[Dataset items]

---*---

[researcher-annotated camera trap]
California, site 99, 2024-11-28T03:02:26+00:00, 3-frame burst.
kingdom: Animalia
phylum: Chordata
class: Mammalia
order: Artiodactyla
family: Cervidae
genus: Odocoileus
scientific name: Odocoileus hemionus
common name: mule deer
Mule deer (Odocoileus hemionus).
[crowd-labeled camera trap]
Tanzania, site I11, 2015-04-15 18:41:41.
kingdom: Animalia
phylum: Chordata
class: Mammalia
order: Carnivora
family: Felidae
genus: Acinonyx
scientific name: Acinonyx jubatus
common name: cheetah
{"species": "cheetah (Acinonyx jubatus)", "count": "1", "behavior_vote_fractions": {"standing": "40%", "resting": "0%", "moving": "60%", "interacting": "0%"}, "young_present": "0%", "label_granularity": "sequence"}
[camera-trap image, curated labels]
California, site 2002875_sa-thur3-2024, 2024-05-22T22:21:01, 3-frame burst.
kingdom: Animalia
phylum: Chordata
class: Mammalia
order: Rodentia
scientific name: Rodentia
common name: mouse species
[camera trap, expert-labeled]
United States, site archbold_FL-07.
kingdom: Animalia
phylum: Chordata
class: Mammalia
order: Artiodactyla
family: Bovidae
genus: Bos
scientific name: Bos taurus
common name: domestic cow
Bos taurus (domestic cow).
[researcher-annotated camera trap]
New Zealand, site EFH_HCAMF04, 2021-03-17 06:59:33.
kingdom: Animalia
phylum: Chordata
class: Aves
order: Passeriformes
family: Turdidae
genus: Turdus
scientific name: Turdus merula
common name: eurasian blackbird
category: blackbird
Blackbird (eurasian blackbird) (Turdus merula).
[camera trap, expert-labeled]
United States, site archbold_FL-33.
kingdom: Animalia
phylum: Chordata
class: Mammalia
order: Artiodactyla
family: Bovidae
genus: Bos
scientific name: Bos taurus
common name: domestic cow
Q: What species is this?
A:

---*---

** WHAT TO PRODUCE **
Retype the entries above exactly, but only from the line containing "family: Felidae" through the line containing "scientific name: Rodentia", both included.

** TASK RESPONSE **
family: Felidae
genus: Acinonyx
scientific name: Acinonyx jubatus
common name: cheetah
{"species": "cheetah (Acinonyx jubatus)", "count": "1", "behavior_vote_fractions": {"standing": "40%", "resting": "0%", "moving": "60%", "interacting": "0%"}, "young_present": "0%", "label_granularity": "sequence"}
[camera-trap image, curated labels]
California, site 2002875_sa-thur3-2024, 2024-05-22T22:21:01, 3-frame burst.
kingdom: Animalia
phylum: Chordata
class: Mammalia
order: Rodentia
scientific name: Rodentia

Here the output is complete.